Casavatore 04-05-2025                                                                      PREDICAZIONE: DOTTORE FRANCESCO PUCCIO

Oggi è una serata speciale, perché è l'ultima sessione della Conferenza della PDG Napoli, un'occasione importante che segna il culmine di giorni di apprendimento e condivisione. Abbiamo inoltre l’onore di avere con noi il Dottor Francesco Puccio, colui che concluderà i lavori di questa Conferenza. L’oratore inizia dicendo di avere la profonda convinzione di non dover semplicemente ripetere quanto è già stato condiviso, perché tutto quello che c’era da trasmettere, in questi giorni, è stato ampiamente condiviso. Tuttavia, c’è una responsabilità: quella di aiutarci a disporci in una maniera tale da non lasciare che tutto quello che è stato insegnato venga dimenticato o lasciato inutilizzato. Troppe cose preziose sono state dette perché possiamo permetterci il lusso di buttarle via. Quindi, andiamo subito con il titolo del messaggio, che può confondere, ma, a detta del relatore, avremo modo di capire strada facendo il senso di quello che ha ricevuto: “Api ed Aquile”. Per mantenere la linea guida della conferenza, i tre versi base del messaggio vengono dal libro dei Proverbi:

Proverbi 20:8; “Un re che siede sul trono di giudizio dissipa col suo sguardo ogni male.”  

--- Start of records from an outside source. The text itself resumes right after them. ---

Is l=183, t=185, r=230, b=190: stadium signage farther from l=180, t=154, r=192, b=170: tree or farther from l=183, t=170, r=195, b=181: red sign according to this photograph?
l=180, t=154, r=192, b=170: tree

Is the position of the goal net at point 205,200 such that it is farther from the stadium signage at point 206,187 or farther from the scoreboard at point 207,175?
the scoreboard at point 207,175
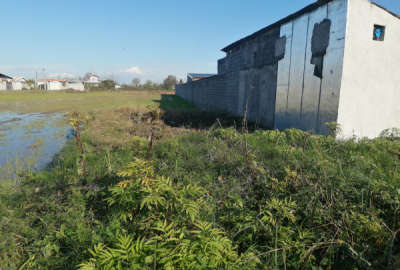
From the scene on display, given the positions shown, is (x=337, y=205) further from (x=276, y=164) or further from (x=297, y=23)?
(x=297, y=23)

Quando leggiamo questo verso, vorremmo che, parlando di un re, non pensassimo a un re qualsiasi, ma a noi stessi: stiamo parlando di noi.

Proverbi 21:1; “Il cuore del re in mano all'Eterno è come i corsi d'acqua; lo dirige dovunque egli vuole.”

Questo rimanda al libro di Ezechiele, dove c’è un fiume che porta vita, nutrimento e guarigione: l’acqua che dirige Dio.

Proverbi 29:4; “Il re rende stabile il paese con la giustizia, ma chi riceve regali lo manda in rovina.”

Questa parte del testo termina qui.